• _EXCERPT PROVIDED_:

· · · · · · ·

Dow Agrosciences, maker of the insecticide, and the EPA argued to the court that although there were studies linking the product to bee deaths, they were not conclusive. That line of reasoning did not impress Schroeder, who wrote: “Neither logic nor precedent can sustain this position. We have previously held that an agency cannot rely on ambiguous studies as evidence of a conclusion that the studies do not support.”

 

The ruling supported the view of many environmentalists who believe the long-term effect of insecticides on entire bee colonies should be taken into account, not merely a dose of chemical on an individual bee.

 

“This is a huge opinion,” Peter Jenkins, an attorney for the Center for Food Safety, which has also sued the EPA over its regulation of neonicotinoids, told the Star-Tribune in Minneapolis. “There was not enough data that the EPA could point to support its conclusions.”

· · · · · · ·

• _COMPLETE THE FOLLOWING_:
- 1) Using the excerpt on the insecticide ruling, decide whether each statement agrees with it: (a) Dow Agrosciences and the EPA argued that the studies linking the product to bee deaths were not conclusive; (b) the Center for Food Safety has not sued the EPA over its regulation of neonicotinoids; (c) Schroeder found the argument of Dow Agrosciences and the EPA convincing. For each, answer yes or no and quote the words of the excerpt that decide it.
- 2) Reproduce word for word the part of the excerpt on the insecticide ruling that runs from "The ruling supported" up to and including "an individual bee.".

• _GIVEN MATERIAL_:
· · · · · · ·

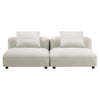 Modway Solace Fabric Upholstered 2-Piece Modular Sofa in Salt - Comfy Upholstered Deep Seat Loveseat - Modern 2-Seat Armless Sectional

· · · · · · ·

• _ANSWER LIST_:
- 1)
(a) Yes: "although there were studies linking the product to bee deaths, they were not conclusive"
(b) No: "which has also sued the EPA over its regulation of neonicotinoids"
(c) No: "That line of reasoning did not impress Schroeder"

- 2)
The ruling supported the view of many environmentalists who believe the long-term effect of insecticides on entire bee colonies should be taken into account, not merely a dose of chemical on an individual bee.